SELECTED EXTRACT:
--
Readers, thank you for your patience in recent weeks - it has been an intense time of ministry at church and activity in home life, hence writing fell to the back burner. But here is part two of my series on Christian free schools. There are only four questions here, that focus on principles rather than practise, but I hope that there is the essence of response to most questions embedded somewhere within these musings. Please feel free to ask me any other questions in the comments section.
Should churches be spending their time establishing free schools when there are so many other core ministries to focus on?
This question is really a question about the doctrine of the local church – what should its activities encompass and exclude? For centuries, the church has seen education as within its remit, under the biblical exhortations of both discipleship (providing an environment for children to develop a Christian mind) and neighbour-love (providing a truly loving educational option to those outside the church as well as within). It also speaks of a mindset that embraces Christ’s Lordship over all rather than over just a delineated ‘spiritual’ field of existence. So while a church can’t offer an effective education ministry without core teaching, fellowship and pastoral ministries in place, free schools should not be considered as a distraction form these things, but as a blossoming of the holistic mission of the local church.
Shouldn’t the state determine how its people are educated?
It has been interesting in the current debate surrounding same-sex ‘marriage’ that the question of ‘who owns marriage?’ is being asked and discussed. This follows a vacuous silence on the issue of the origin of morality and right in UK, the unspoken assumption being that it is the elected assemblies of state governance that author such matters, expressed through law. This is highly disturbing, as by assuming the state has the right to dictate the moral narrative, one hands those in government carte blanche for totalitarianism at the deepest level – the human and the moral. To avoid such a moral fascism, the source of right must be seen to be either God (for the theist) or some higher, universal-human, inherent code of right (for the atheist/humanist), under which governments must be subservient. Thus for a state to assume the right to define marriage is tyranny – it is an institution fundamental to humanity that stands above culture, ethnicity and democratic whim. The same principles apply to education – the state’s involvement in education is to be warmly welcomed where the instruction is shaped by truth and right, but when the state assumes to define what these are we have intellectual (and hence educational) tyranny. Of course, there are a vast array of parental groups with different views on how ‘truth’ and ‘right’ are to be expressed, which is the beauty of Free Schools – those convicted of the need for education to be founded on ‘higher’ (i.e. those beyond human authorship) principles have the freedom to do so. So while state education is to be warmly welcomed, insistence by the state on the right to educate every child in the realm in the way it sees fit rather than respecting parental right is to be fiercely resisted, especially when the education offered has a faulty notion or no notion of transcendent right.
--
RECORDS SHOWN:
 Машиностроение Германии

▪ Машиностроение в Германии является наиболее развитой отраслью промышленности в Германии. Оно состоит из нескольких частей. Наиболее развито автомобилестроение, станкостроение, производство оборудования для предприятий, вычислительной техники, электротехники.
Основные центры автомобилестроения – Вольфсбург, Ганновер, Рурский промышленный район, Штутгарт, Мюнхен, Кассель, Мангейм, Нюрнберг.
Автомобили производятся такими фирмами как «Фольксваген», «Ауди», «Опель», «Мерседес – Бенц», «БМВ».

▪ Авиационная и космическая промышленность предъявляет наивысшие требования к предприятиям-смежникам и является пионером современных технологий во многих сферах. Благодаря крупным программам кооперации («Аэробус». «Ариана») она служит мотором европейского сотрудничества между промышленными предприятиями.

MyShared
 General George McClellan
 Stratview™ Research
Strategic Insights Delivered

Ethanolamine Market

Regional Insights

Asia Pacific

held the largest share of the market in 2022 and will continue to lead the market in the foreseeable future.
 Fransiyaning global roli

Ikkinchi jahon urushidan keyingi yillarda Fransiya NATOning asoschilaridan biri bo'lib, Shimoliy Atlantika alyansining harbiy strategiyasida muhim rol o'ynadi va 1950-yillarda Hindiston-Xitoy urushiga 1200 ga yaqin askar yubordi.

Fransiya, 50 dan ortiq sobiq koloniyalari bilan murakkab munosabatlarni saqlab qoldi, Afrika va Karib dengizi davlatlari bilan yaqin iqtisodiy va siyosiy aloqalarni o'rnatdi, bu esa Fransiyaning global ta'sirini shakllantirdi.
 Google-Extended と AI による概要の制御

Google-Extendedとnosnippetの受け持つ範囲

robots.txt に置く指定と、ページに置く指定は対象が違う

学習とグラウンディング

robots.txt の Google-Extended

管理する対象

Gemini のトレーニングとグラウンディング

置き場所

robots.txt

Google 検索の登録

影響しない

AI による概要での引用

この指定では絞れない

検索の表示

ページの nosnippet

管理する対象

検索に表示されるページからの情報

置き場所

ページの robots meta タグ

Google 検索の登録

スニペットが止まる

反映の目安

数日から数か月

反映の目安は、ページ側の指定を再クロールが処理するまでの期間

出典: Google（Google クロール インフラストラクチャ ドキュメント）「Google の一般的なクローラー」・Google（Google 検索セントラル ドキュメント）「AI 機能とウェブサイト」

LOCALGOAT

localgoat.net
--
Continue the post on Christian free schools from the point where it stops. The listing isn't needed for this.

Won’t establishing Christian schools create further social division?
This is a searching question, to which I would make four points. Firstly, social division has roots that are far deeper than the curriculum taught at schools. Thus it is an easy way out of facing wider social problems to point the decisive finger at schools. But this is not to say that certain curriculae don't exacerbate social divisions- witness the varied shades of fundamentalist schools that flourish globally. So the question has to weigh the curriculum itself, thus asking ‘does a Christian-founded education create social division?’, to which the answer is (or at least should be) is no. So, secondly, Christian education is a source of social unity, not division. How so? Primarily because the ethic of Christianity is peace not war, servanthood rather than self-assertion, love not hate, setting humans united under God rather than divided against each other, for social harmony and not discord. The list could continue. There is so much truth in the adage that ‘if you surrender the Fatherhood of God you quickly lose the Brotherhood of Man’, the loss of which inevitably leads to social division. Thus a truly Christian education is the best hope for social unity. Thirdly, Muslim and Sikh groups have accelerated out of the blocks far faster than Christian groups in the Free School stakes, and thus if one takes the view that ‘religious’ schools cause division, then it isn’t the small number of Christian Free schools that should be one’s primary concern. Fourthly, Christian schools are unlikely to receive government approval unless their admission policies include a significant proportion of place-selection to be awarded to non-churched families – in the case of our church’s proposed school that figure is 50%. So the idea that such schools would become church ‘ghettos’ detached from their communities and uninvolved in wider social transformation is a fallacy. In short, Christian schools will largely be founded for the good of all and open to all, not just for a few well connected well-to-do church folk.
Won’t more Christian schools lead to a flight of Christian teachers from LEA-run state schools leading to a further secularising of those institutions?
This is an acute and sensitive question, but one to which again I think the answer is no. How so? Firstly, Free Schools are released from normal recruitment policies of LEA-run schools, meaning that anyone (subject to rigorous checks of course) can be employed as a teacher – they do not need a teaching qualification. So while Christian Free Schools are likely to employ those who share their ethos, this doesn’t automatically mean the source of such teachers are Christians in LEA-schools. Secondly, many teachers I know teach in LEA schools to be ‘salt and light’ and serve their communities, so the idea that they will all run away to free schools is an affront to their dedication and commitment. Thirdly, even if there is some shifting of teachers from LEA to free schools, all the evidence has shown that having a strong centre of Christian education in an area is to the health of all Christians involved in education, regardless of whether they are based within or outside that centre. Having said all that it is vital that churches involved in free schools do not fail in their duty to equip, disciple and encourage teachers in all schools, otherwise the above observations become meaningless in practise.